» **Written request**: Name every interstate highway that the comment thread on automotive deaths below says runs through the Harrisburg region.

» **Supplied text**:
(begin)

Curtis White on automotive deaths

3 Comments

  1. Driver training programs haven’t progressed anywhere near the rate at which vehicle safety has… you can still fail your license test if you can’t parallel park. Meanwhile cars can now do that for you.

  2. I can only speak for this area, but the Harrisburg region includes three interstate highways (the Pennsylvania Turnpike, I-81 and I-83), along with suburban arteries and plenty of two-lane rural roads.

    The majority of fatalities are young males (although young females appear to be closing the gap) driving on two-lane rural roads after 11 p.m. Alcohol and a failure to wear safety belts are often involved.

    Given those factors, it’s less about unsafe vehicles and/or road design than on the deceased making poor decisions, and suffering the consequences. That tends to mute the outcry over traffic fatalities. You can take the horse to water…but you can’t always make him buckle his safety belt and not drive under the influence.

    • Geeber, you inspired me to look up the statistics for my state, which is Washington. In 2020 the biggest source of car crashes was by teen drivers, although “distracted-driving” accidents were very close behind. Drunk-driving accidents came in third. The statistics did not break out the frequency of accidents due to bad weather, which can be a real issue during the winter.

      I live in a semi-rural area eight miles out of town. The main two-lane road into town has five memorials. Only one of the deaths was apparently related to dangerous road design. Even in my neighborhood there was a fatal crash when a young person drove upwards of 90 miles per hour on a winding residential street.

(end)

» **Supplied data**:
(begin)

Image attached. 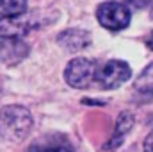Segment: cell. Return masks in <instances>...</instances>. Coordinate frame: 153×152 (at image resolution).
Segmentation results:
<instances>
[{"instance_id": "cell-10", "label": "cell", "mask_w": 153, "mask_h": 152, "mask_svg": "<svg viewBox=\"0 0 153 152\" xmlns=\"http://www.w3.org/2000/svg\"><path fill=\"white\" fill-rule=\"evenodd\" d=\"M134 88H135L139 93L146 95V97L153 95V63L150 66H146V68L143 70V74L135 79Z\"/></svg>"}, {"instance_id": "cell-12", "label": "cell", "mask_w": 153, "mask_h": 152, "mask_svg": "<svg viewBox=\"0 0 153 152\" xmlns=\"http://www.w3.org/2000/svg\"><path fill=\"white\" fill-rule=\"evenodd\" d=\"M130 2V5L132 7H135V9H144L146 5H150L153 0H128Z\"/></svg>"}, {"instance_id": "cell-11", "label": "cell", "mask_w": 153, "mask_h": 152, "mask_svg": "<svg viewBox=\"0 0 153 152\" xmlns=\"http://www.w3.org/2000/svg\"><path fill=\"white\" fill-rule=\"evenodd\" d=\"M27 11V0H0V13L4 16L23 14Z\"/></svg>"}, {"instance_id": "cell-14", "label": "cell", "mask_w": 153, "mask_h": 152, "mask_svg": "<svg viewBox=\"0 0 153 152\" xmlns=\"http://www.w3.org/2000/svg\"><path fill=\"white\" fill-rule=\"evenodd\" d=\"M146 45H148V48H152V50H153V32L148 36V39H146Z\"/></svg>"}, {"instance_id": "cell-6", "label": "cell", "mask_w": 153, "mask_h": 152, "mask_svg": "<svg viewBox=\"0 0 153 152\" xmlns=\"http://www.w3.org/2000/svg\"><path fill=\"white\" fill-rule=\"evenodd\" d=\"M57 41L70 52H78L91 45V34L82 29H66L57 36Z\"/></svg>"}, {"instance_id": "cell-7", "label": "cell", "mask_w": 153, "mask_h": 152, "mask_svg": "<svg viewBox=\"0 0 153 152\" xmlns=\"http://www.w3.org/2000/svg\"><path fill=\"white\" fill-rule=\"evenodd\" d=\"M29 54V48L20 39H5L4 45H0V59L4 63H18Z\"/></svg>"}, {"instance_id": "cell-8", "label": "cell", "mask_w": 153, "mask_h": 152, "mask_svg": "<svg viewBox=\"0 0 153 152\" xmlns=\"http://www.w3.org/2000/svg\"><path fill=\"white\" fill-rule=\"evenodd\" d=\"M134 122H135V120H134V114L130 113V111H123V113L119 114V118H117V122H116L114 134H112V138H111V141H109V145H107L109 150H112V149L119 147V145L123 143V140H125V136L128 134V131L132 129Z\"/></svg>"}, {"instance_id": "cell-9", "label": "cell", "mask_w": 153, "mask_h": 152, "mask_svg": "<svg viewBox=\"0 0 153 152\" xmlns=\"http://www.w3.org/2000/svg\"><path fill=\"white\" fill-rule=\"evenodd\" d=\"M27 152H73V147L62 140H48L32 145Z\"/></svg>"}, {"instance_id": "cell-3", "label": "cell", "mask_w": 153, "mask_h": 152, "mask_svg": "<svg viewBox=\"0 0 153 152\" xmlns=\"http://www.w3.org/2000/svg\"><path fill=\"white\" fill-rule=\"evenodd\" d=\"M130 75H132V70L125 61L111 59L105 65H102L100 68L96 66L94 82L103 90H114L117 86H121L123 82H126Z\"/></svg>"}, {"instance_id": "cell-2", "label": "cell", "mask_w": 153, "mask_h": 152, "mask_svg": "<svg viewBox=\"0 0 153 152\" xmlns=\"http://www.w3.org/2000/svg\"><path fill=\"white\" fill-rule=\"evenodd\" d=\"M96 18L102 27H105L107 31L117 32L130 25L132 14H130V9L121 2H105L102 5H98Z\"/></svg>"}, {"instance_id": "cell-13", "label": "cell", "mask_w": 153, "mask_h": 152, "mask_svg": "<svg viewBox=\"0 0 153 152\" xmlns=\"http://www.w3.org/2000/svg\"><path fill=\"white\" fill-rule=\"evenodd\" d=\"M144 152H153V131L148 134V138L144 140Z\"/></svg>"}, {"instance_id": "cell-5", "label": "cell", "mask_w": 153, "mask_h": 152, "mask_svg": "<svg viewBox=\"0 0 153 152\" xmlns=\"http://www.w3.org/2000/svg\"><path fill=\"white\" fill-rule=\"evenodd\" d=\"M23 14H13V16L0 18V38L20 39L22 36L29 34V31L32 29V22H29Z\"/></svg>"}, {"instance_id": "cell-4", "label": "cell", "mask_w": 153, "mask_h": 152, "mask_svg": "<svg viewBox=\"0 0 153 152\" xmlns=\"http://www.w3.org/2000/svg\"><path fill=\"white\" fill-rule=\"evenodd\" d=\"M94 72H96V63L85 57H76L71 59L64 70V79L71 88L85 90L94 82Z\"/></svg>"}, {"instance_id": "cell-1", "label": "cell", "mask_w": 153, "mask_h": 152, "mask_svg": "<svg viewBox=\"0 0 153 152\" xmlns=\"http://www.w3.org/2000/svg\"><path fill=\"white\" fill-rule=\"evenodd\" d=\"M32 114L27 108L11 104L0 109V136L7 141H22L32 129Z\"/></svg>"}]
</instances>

(end)

» **Reply to the task**:
- Pennsylvania Turnpike
- I-81
- I-83